Herkes işlediği cürüme göre ya cehenneme ya da cennete doğar. Zalimlerin yerine yeni halk geldiğinde, Allah bereket yağdırır, yeni fidanlar bitirir, ağaçlar yetiştirir, yeni geçim kaynakları çıkarır, yeni gelen halkı üstün kılar.
Barış döneminde yahudi şeytanlar, sahtekâr şahıstan müminlere ihanet etmesini isterler. O sahtekâr da, müminlere duyduğu kinden dolayı hemen ihanet eder.
Derken bu sahtekâr zorbanın saltanatını kurtlar kemirmeye başlar. O da mevkisini korumak için firavunlaşır. Ona tabi olanlar da o zalimi putlaştırırlar.
Kemale ermiş aydın bir zat, o zalimi uyarmak için elçiler gönderir. Zalim şahıs ve kuyruğu gerçeği anlatan elçilerle alay ederler. Onlar ki, o elçileri yalanladıkları için azabı hak ederler ve kendi ettiklerinin karşılığını bulurlar.
Aydın zat halka:'Allah'a dua edin, yalnız Allah'tan yardım dileyin' diye tavsiyede bulunur. Müminler içinde bir grup o zalime boyun eğmezler. Kalplerinde hastalık olanlar ise hak yoldan dönerler...
... ve elçilerin getirdiği haberleri inkar ediyoruz derler, iftiracı olurlar. Sahtekâr şahsın avanelerinden bir kısmı da kendi aralarında ihtilafa düşerler. Onlar kendi aralarında çekememezlik yüzünden ihtilafa düşerler, birbirlerinin kuyusunu kazarlar.

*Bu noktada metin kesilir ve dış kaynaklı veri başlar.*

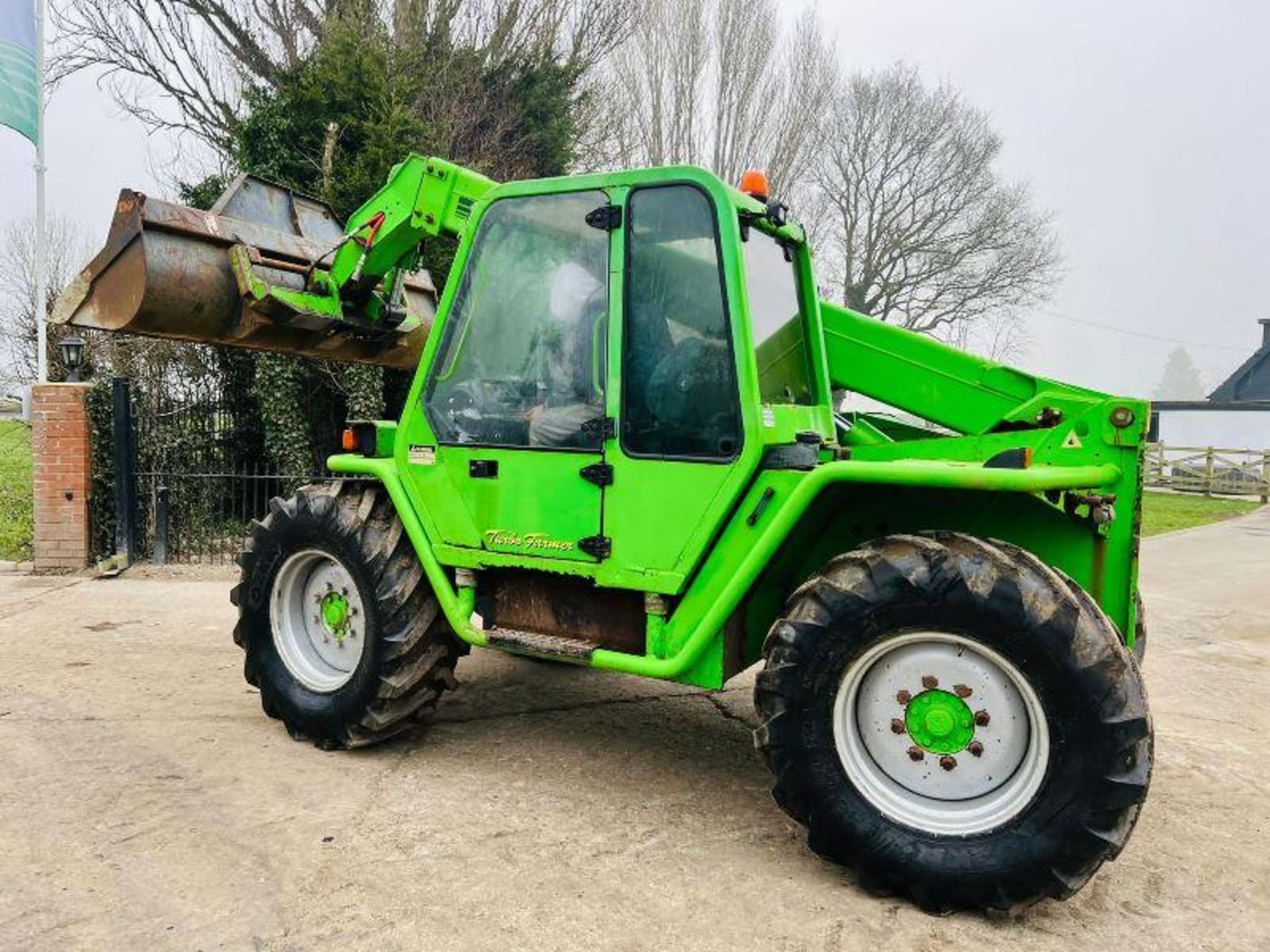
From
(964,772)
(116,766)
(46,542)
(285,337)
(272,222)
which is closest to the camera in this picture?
(964,772)

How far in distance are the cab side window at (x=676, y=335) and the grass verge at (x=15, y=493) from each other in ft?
26.2

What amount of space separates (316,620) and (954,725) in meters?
2.86

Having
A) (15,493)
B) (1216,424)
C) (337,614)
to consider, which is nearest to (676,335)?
(337,614)

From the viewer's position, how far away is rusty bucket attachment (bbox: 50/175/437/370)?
4.48 m

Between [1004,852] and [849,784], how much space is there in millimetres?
474

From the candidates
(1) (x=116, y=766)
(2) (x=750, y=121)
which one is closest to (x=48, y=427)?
(1) (x=116, y=766)

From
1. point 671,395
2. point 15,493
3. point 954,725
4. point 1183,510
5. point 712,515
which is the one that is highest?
point 671,395

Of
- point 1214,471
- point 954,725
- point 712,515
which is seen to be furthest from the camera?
point 1214,471

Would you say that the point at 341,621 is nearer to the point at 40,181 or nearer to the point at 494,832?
the point at 494,832

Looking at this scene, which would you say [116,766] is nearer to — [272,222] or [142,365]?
[272,222]

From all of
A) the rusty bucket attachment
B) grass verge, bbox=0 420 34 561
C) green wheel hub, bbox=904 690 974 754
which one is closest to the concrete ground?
green wheel hub, bbox=904 690 974 754

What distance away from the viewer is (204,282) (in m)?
4.62

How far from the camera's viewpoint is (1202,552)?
12.5m

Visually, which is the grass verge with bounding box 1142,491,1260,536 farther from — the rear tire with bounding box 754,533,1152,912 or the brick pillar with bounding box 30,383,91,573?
the brick pillar with bounding box 30,383,91,573
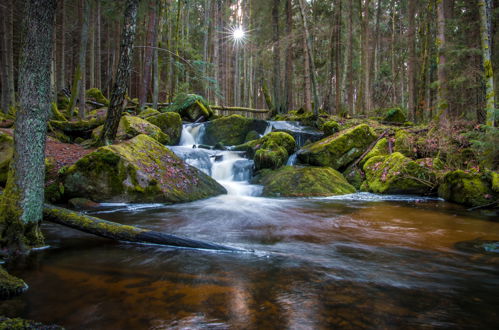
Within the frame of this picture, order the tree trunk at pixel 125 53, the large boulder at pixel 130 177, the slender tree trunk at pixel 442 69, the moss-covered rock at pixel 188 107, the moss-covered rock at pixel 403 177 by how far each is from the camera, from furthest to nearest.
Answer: the moss-covered rock at pixel 188 107
the slender tree trunk at pixel 442 69
the moss-covered rock at pixel 403 177
the tree trunk at pixel 125 53
the large boulder at pixel 130 177

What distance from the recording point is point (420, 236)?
5.72 m

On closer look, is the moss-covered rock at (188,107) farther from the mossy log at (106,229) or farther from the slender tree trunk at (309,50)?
the mossy log at (106,229)

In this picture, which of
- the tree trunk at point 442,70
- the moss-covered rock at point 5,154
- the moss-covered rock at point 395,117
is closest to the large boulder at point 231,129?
the moss-covered rock at point 395,117

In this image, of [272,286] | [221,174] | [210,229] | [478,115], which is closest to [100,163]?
[210,229]

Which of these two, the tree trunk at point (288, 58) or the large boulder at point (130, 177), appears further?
the tree trunk at point (288, 58)

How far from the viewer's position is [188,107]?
18453mm

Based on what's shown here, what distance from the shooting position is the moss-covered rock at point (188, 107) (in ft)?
60.6

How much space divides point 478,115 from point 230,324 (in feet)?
49.8

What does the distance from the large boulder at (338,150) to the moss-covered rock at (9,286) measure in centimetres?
1064

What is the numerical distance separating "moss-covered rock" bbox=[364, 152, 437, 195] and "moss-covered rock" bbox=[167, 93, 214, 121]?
11.3 meters

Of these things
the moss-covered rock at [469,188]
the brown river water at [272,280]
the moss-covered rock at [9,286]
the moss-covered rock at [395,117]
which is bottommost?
the brown river water at [272,280]

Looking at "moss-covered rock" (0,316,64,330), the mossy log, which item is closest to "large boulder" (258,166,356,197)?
the mossy log

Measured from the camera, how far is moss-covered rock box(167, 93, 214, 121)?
18484 millimetres

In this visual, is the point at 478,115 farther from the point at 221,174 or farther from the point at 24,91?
the point at 24,91
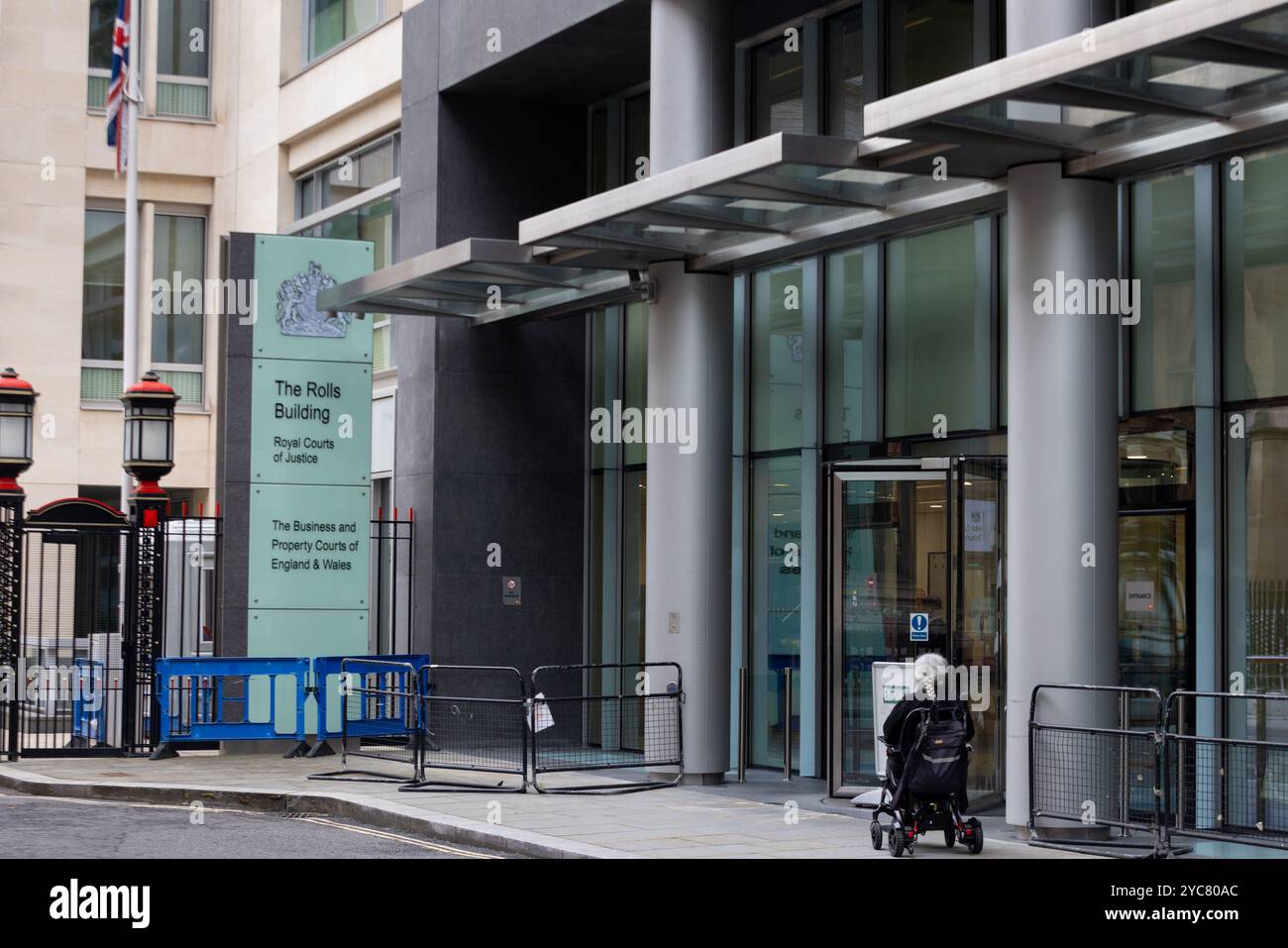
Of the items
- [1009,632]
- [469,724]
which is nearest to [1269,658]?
[1009,632]

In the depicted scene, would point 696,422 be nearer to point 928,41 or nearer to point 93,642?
point 928,41

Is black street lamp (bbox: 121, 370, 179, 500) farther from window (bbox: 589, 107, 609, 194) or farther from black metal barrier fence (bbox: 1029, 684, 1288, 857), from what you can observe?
black metal barrier fence (bbox: 1029, 684, 1288, 857)

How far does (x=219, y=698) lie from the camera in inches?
754

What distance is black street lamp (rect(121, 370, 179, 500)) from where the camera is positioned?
19984 mm

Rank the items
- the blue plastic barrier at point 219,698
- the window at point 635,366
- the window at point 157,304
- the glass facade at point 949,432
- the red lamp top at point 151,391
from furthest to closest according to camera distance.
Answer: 1. the window at point 157,304
2. the window at point 635,366
3. the red lamp top at point 151,391
4. the blue plastic barrier at point 219,698
5. the glass facade at point 949,432

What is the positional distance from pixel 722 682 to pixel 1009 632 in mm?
4337

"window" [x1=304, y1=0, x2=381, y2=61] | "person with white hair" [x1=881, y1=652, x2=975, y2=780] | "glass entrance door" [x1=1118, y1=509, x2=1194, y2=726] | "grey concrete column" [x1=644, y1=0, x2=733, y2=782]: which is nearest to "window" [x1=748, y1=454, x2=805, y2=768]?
"grey concrete column" [x1=644, y1=0, x2=733, y2=782]

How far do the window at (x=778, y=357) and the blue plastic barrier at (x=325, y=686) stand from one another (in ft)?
14.2

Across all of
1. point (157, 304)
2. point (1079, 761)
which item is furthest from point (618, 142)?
point (157, 304)

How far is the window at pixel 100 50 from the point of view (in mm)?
35344

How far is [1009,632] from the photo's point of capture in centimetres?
1335

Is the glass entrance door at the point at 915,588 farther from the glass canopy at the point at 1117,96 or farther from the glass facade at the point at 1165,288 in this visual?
the glass canopy at the point at 1117,96

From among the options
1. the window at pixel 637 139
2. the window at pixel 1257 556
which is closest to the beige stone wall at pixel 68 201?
the window at pixel 637 139

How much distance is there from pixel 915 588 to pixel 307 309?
7833 mm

Mümin grupların bir kısmı da yine çekememezlik yüzünden ayrılığa düşerler. Aydın zat 'Rabbimize döneceğiz' diyerek müminlere sabrı tavsiye eder. Zira Allah sabredenlerle beraberdir. Sahtekâr şeytan, aydın zat için;'bu bir üst akıl tarafından öğretilmiş bir meczuptur' der.
Merdan;'Rabbimiz! Sen firavun ve onun ileri gelen adamlarına bu fani hayatta muazzam bir haşmet ve onca servet bahşettin, onların mallarını ve mülklerini yok et, kalplerine de darlık ve sıkıntı ver. Belki onlar can yakıcı azabı görmedikçe imana gelmezler' diye yakarır.